A Neural Network using NumPy for MNIST

& Fashion MNIST

Overview

This project is an implementation of a fully-connected neural network using NumPy only, without relying on deep learning frameworks like PyTorch or TensorFlow. The network is trained on the MNIST dataset (accessible via Google Colab), and it classifies handwritten digits into one of ten categories (0-9). A similar implementation for Fashion MNIST is also included in a seperate notebook.

Key Features

• Fully Connected Neural Network: The network consists of 4 layers: an input layer, 2 hidden layers, and an output layer. This network has 164,013 parameters.
• Custom Activation and Helper Functions: Efficiently implemented functions such as ReLU, Softmax, One-hot Encoding, Cross-entropy loss, and ReLU derivative (ReLU prime).
• Custom Training Loop: The training loop is implemented from scratch, offering detailed insights into vectorized forward and backward propagation, and gradient descent optimization.
• Visualization: Includes functionality to visualize predictions and a confusion matrix for evaluating model performance.
• Weights & Biases Integration: Integrated with Weights & Biases for tracking experiments, logging metrics, and visualizing the training process.

Project Structure

• Neural_Network_in_NP.ipynb: The Jupyter Notebook where the entire neural network is implemented, available in Google Colab.
• data/: The MNIST dataset is accessible in Google Colab under /content/sample_data/mnist_train_small.csv and /content/sample_data/mnist_test.csv. A cell to load the full version of the dataset from sklearn.datasets is also included for convenience.

Results

With an optimized learning rate of 5.5e-2, the model achieved a 94% validation accuracy. Below are the results:

Confusion Matrix:

Example Predictions:

Hyperparameter Optimization

The hyperparameter optimization was logged using Weights & Biases. Click the image below to view the detailed report.

Requirements

Core Dependencies

• NumPy: Used for matrix operations and core numerical computations.
• Pandas: Used exclusively for loading and preprocessing the MNIST dataset.

Note For 2-D arrays, np.dot performs matrix multiplication. To be more readable and explicit:

• np.matmul() is used for matrix multiplication
• "*" is used for element-wise multiplication
- - -
◆ What the task requires ◆
Duplicate the passage of the NumPy neural network description starting with "Requirements" and going on through "the MNIST dataset.". The data that comes next is separate material, unrelated to the text above.

◆ Data segment ◆
- - -
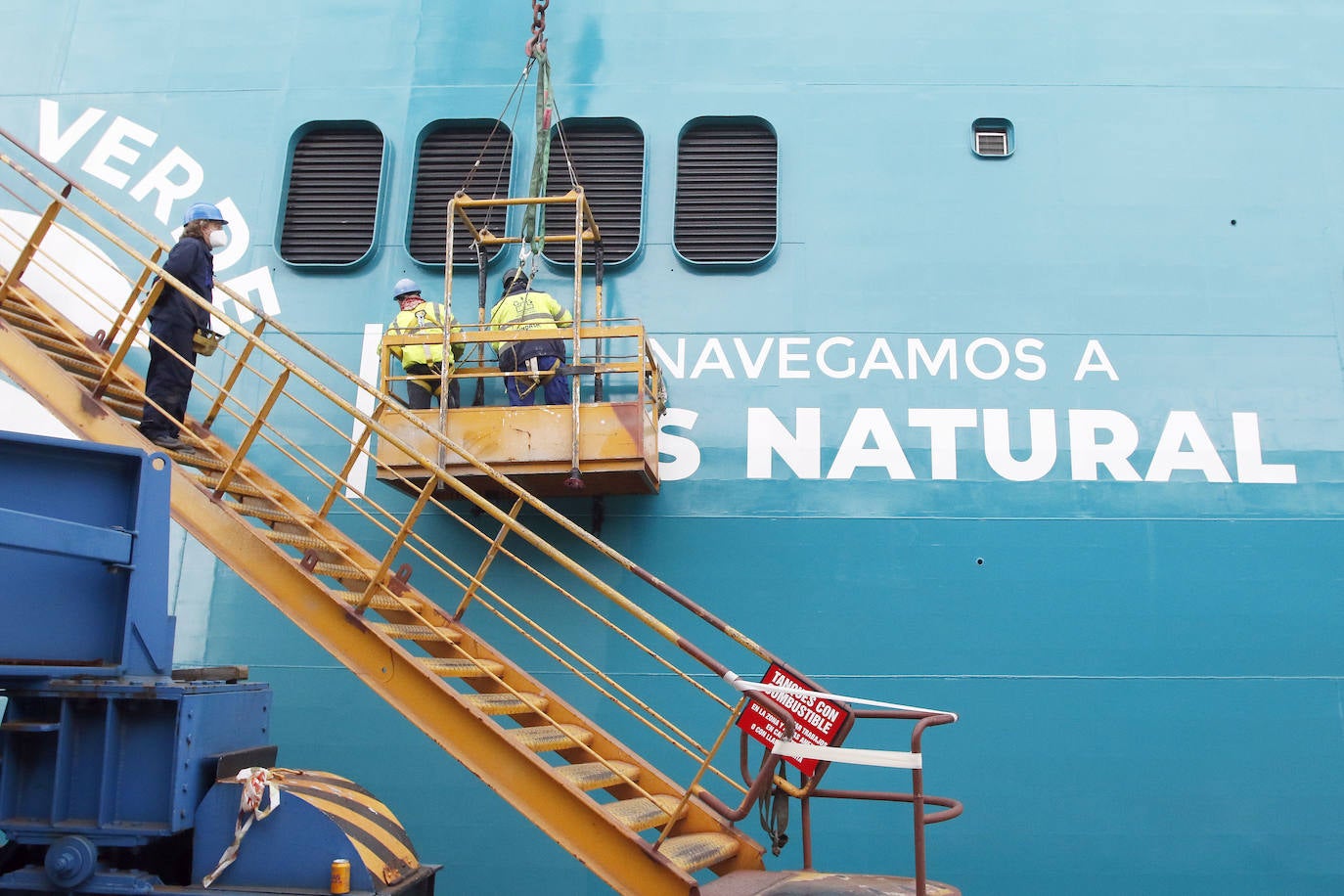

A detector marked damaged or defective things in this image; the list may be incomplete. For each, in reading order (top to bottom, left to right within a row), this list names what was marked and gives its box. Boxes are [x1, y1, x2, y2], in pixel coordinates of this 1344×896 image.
- - -
◆ Output of the task ◆
Requirements

Core Dependencies

• NumPy: Used for matrix operations and core numerical computations.
• Pandas: Used exclusively for loading and preprocessing the MNIST dataset.